» **PROMPT**
Transcribe precisely those lines of the listing that fall between the line containing "Based on what" and the last line, inclusive of both.
..............................
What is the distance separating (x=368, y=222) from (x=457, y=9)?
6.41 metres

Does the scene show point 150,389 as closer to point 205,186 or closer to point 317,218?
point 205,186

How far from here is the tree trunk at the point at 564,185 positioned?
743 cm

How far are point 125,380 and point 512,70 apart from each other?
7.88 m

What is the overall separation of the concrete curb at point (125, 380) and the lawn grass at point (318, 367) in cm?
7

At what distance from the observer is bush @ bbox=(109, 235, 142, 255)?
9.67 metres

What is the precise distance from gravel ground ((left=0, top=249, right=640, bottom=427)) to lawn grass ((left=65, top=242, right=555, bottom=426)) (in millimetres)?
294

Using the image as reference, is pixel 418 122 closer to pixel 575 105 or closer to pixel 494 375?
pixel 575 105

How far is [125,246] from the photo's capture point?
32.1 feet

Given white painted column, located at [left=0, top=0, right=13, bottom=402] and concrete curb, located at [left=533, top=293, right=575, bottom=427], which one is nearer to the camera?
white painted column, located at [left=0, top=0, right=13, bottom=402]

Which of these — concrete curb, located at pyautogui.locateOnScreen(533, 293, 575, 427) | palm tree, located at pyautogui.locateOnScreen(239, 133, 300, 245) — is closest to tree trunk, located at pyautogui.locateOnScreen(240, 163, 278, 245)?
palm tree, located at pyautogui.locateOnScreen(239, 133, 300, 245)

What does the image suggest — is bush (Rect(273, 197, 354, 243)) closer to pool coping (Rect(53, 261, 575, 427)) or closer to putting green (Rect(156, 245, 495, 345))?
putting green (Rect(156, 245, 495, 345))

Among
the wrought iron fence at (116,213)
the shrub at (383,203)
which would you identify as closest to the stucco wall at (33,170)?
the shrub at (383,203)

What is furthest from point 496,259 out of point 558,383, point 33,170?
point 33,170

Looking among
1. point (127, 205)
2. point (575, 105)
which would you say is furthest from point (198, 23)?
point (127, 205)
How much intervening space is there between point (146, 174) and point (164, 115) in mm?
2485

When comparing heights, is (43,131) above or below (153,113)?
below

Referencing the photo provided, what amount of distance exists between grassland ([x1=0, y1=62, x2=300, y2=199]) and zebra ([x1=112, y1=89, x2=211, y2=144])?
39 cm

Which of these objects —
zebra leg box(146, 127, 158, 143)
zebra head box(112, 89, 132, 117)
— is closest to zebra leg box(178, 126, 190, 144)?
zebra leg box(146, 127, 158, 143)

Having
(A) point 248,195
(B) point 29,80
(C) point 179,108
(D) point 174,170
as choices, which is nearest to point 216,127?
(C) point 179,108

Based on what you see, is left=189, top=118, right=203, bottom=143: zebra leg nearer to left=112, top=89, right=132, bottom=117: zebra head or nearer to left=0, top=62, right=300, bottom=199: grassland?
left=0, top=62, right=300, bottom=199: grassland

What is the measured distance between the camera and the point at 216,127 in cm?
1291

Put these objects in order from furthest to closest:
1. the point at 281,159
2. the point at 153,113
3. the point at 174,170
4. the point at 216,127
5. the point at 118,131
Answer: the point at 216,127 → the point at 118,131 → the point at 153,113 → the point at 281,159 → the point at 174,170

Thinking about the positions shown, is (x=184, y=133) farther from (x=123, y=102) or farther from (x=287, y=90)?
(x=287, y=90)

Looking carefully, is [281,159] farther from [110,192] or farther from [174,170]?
..............................
» **TASK SOLUTION**
Based on what you see, is left=189, top=118, right=203, bottom=143: zebra leg nearer to left=112, top=89, right=132, bottom=117: zebra head or nearer to left=0, top=62, right=300, bottom=199: grassland?
left=0, top=62, right=300, bottom=199: grassland

What is the measured distance between the camera and the point at 216,127 in cm?
1291

Put these objects in order from furthest to closest:
1. the point at 281,159
2. the point at 153,113
3. the point at 174,170
4. the point at 216,127
5. the point at 118,131
Answer: the point at 216,127 → the point at 118,131 → the point at 153,113 → the point at 281,159 → the point at 174,170

Thinking about the positions shown, is (x=184, y=133) farther from (x=123, y=102) or farther from (x=287, y=90)?
(x=287, y=90)

Looking carefully, is [281,159] farther from [110,192] or farther from [174,170]?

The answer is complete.